## Trecho apresentado

↓

Além dos três sentidos citados, Nilo Batista afirma que a personalidade penal, é também de extrema importância. Isso significa a intranscendência da responsabilidade penal, já que esta não pode ultrapassar o autor do crime, sendo sempre de caráter pessoal. E também que existe a individualização da pena, para que esta seja concreta e aplicada para aquele a que se destina, deve ser analisado neste caso o juízo de reprovabilidade (essência da culpabilidade). Este juízo afirma ser necessário que, a reprovação venha para pessoas que ocupam uma situação melhor socialmente e também para a maioria excluída economicamente da sociedade, entrando no mérito do principio da igualdade.

 

1.2 EXCLUSÃO DA CULPABILIDADE

 

O princípio da culpabilidade, expresso na fórmula nulla poena sine culpa é considerado o segundo mais importante instrumento de proteção individual do Estado Democrático de Direito, porque proíbe punir pessoas que não preenchem os requisitos do juízo de reprovação [...]. (DOS SANTOS, 2006, p.24)

 

 Esta afirmação de Cirino dos Santos explicita o modelo inicial da exclusão de culpabilidade, entre: os incapazes de saber o que fazem, os que não sabem o que fazem e os que não tem poder de não fazer o que fazem.  

A proibição de punir os que são incapazes de saber o que fazem (inimputáveis) é feita pela conclusão de que eles são incapazes de entender suas ações de certas ou erradas, e principalmente o reconhecimento das normas. Mas são certamente aplicadas medidas de segurança baseada no nível de periculosidade do autor inimputável.

Os que possuem desconhecimento inevitável da proibição de fato (imputáveis), por não saberem o que fazem. “[...] mas não proíbe punição em situação de erro evitável sobre a proibição da norma, por insuficiente reflexão ou informação do autor” (DOS SANTOS, 2006, p. 24-25)

↑

## Tarefas obrigatórias
**a)** Segundo o trecho sobre culpabilidade penal, em que fórmula latina se expressa o princípio da culpabilidade?
**b)** Com base no trecho sobre culpabilidade penal, explique por que o princípio da culpabilidade é considerado o segundo mais importante instrumento de proteção individual do Estado Democrático de Direito.
**c)** Continue o trecho sobre culpabilidade penal a partir do ponto em que ele termina.

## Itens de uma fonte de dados
↓

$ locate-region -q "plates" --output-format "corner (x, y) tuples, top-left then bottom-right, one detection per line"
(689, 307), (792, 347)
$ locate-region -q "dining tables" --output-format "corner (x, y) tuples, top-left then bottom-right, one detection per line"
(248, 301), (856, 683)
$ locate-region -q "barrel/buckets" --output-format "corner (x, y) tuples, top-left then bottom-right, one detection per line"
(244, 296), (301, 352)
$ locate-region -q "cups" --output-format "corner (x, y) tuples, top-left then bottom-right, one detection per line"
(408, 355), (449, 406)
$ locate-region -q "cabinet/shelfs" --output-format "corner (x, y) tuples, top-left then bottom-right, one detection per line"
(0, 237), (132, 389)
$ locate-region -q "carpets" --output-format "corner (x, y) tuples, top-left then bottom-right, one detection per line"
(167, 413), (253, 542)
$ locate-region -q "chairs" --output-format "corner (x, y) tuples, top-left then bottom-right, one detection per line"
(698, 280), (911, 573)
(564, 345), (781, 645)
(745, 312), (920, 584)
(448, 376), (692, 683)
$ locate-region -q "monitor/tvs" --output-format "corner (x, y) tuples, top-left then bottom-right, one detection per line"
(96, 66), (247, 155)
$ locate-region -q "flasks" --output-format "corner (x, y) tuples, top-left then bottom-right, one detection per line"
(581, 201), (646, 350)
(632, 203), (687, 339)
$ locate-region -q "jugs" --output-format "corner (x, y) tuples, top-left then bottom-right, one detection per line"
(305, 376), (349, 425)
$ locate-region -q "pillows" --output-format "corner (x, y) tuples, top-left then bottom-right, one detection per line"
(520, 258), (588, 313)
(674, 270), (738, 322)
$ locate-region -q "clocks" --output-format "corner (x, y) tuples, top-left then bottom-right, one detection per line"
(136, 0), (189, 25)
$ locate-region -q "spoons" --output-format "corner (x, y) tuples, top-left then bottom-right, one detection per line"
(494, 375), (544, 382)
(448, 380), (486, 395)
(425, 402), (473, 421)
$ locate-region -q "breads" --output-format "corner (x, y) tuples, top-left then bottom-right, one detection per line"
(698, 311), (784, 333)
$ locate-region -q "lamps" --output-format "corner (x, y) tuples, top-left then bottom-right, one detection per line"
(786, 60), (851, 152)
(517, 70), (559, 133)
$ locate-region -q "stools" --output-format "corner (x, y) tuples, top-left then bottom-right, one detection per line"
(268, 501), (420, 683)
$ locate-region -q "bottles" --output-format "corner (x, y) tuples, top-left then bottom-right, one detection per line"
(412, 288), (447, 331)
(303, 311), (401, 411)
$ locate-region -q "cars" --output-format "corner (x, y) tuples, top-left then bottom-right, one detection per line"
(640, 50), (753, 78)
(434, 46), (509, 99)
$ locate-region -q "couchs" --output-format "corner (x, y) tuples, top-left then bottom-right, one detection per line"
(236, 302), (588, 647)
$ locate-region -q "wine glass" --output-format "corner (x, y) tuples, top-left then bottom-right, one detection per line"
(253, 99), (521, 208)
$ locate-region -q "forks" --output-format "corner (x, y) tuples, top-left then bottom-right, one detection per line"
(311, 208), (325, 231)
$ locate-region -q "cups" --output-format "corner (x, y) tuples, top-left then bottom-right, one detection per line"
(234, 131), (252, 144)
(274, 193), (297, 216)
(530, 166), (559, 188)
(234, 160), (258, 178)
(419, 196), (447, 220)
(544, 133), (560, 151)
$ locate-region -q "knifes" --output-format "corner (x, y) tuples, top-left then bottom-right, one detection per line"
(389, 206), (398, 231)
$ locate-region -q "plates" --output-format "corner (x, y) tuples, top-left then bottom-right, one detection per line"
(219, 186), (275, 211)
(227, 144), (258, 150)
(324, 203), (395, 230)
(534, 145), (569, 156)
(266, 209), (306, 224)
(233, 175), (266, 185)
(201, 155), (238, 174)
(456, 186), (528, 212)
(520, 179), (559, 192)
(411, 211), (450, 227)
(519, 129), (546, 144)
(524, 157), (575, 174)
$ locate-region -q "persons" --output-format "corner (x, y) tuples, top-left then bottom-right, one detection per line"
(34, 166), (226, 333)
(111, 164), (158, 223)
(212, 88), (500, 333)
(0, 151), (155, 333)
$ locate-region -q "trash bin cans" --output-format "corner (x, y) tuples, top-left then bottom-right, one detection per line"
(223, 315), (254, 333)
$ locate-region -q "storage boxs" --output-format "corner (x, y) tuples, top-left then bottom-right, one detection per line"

↑

## Respostas escritas
**a)** Na fórmula "nulla poena sine culpa".

**b)** Porque ele proíbe punir pessoas que não preenchem os requisitos do juízo de reprovação.

**c)**
E também proíbe a punição dos imputáveis por que estes sabem o que estão fazendo, e conhecem a punição para sua ação, mas o fazem sem o poder de não o fazer, já que em situações anormais pode existir a redução ou total exclusão de comportamento diferente do que ocorreu. Um exemplo clássico deste caso seria agindo em legítima defesa, em que, para defender a si ou a outra pessoa, o criminoso é lesado corporalmente ou até mesmo assassinado (sem exagero, do contrário desclassifica o crime de legítima defesa).

 

2 RELEITURA CRÍTICA ACERCA DO PRINCÍPIO DA CULPABILIDADE

 

O princípio da culpabilidade, como bem vimos, baseia-se na idéia de que o delito é prática social reprovável, uma vez que contraria os valores e normas sociais gerais comuns aos cidadãos como um todo.

No entanto, o que se vê na prática é algo bem diferente. O que ocorre na realidade, é uma imposição dos valores sociais de uma minoria dominante, detentora do poder de classificação e etiquetamento, portanto, são os valores sociais desta minoria, que prevalecem. Ou seja, não existem valores e normas institucionalizadas por uma moral “oficial”, unívoca, senão uma imposição dos valores sociais, que não condizem com os valores de toda a população, e sim com uma parcela desta, uma minoria com maior força.

Ora, se vivemos em uma sociedade estratificada, onde há um pluralismo de grupos sociais, é bem difícil formar uma opinião “única”, “legítima”. E na luta pela afirmação desses valores sociais, as classes altas e médias acabam saindo vencedoras. Dessa forma, são os seus valores que são levados em consideração e que são protegidos pelo Direito Penal. Enquanto os demais são meros desviantes, e necessitam ser punidos:

 

Uma minoria desviante representaria, ao contrário, a culpável e reprovável rebelião a respeito destes valores, orientando o próprio comportamento, mesmo podendo fazer diversamente por critérios e modelos que não teriam natureza ética, mas ao invés, seriam a negação culpável do mínimo ético protegido pelo sistema penal. (BARATTA, 2002, p. 74- 75)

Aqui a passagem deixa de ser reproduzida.